▶ KUTIPAN:
Kita tidak boleh memahami ayat secara apa adanya atau tekstual, tapi harus melakukan kontekstualisasi. Kenapa orang Kafir tidak boleh dijadikan pemimpin? Bagaimana kondisi dan situasi pada saat ayat itu diturunkan? Apakah keadaan sekarang masuk dalam kriteria tidak dibolehkannya mengangkat pemimpin Kafir seperti pada masa Rasulullah SAW. masih hidup dulu?

 

Saya berpendapat bahwa orang-orang Islam tidak boleh memilih pemimpin Kafir dengan catatan pemimpin tersebut membawa dampak negatif bagi agama dan umat Islam. Selama pemimpin Kafir tersebut diyakini mendatangkan keburukan atau kemudharatan bagi agama dan umat Islam, maka hukum memilihnya tidak boleh. Sebaliknya, bila keyakinan itu tidak ada maka hukumnya boleh.

 

Lagi pula, untuk ukuran jaman sekarang di era demokrasi, pemimpin tidak bisa tampil secara sewenang-wenang dan sesuka hatinya. Ia tidak bisa menjadi satu-satunya pengambil kebijakan. Setiap kebijakan yang diputuskan harus melalui musyawarah dengan banyak pihak dan dalam pelaksanaannya dikontrol oleh rakyat, baik melalui wakil-wakilnya di Dewan Perwakilan Rakyat, media dan LSM. Adanya mekanisme kontrol inilah yang membedakan pemerintahan sekarang dengan jaman dulu.

▶ PERMASALAHAN: Salin persis bagian kutipan di atas dari "Saya berpendapat bahwa" sampai "maka hukumnya boleh.".

▶ DATA YANG TERSEDIA:
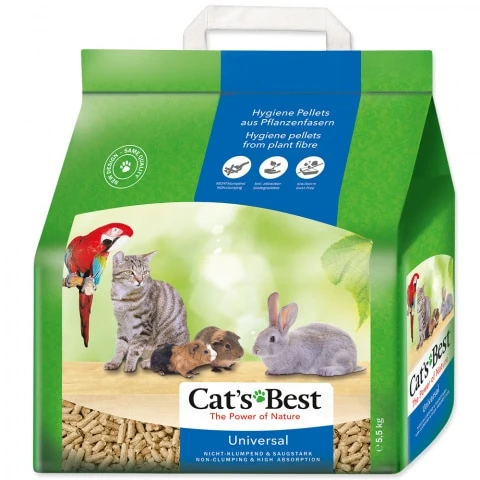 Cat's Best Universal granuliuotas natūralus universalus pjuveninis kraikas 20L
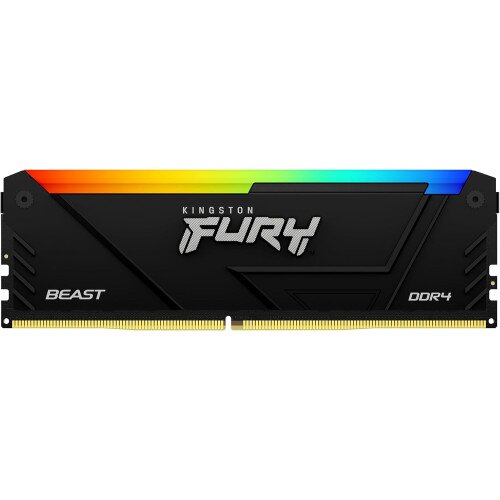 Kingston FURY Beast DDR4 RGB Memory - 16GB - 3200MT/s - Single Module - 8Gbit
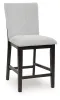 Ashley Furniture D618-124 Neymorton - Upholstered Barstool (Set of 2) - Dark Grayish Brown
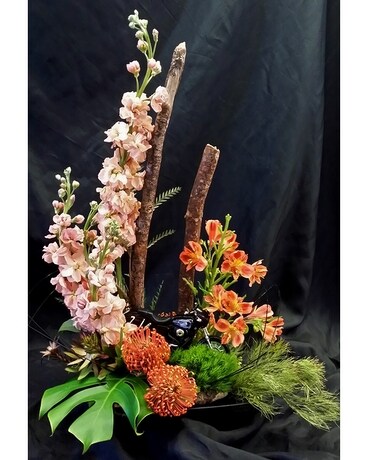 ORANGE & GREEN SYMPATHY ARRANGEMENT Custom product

▶ JAWABAN:
Saya berpendapat bahwa orang-orang Islam tidak boleh memilih pemimpin Kafir dengan catatan pemimpin tersebut membawa dampak negatif bagi agama dan umat Islam. Selama pemimpin Kafir tersebut diyakini mendatangkan keburukan atau kemudharatan bagi agama dan umat Islam, maka hukum memilihnya tidak boleh. Sebaliknya, bila keyakinan itu tidak ada maka hukumnya boleh.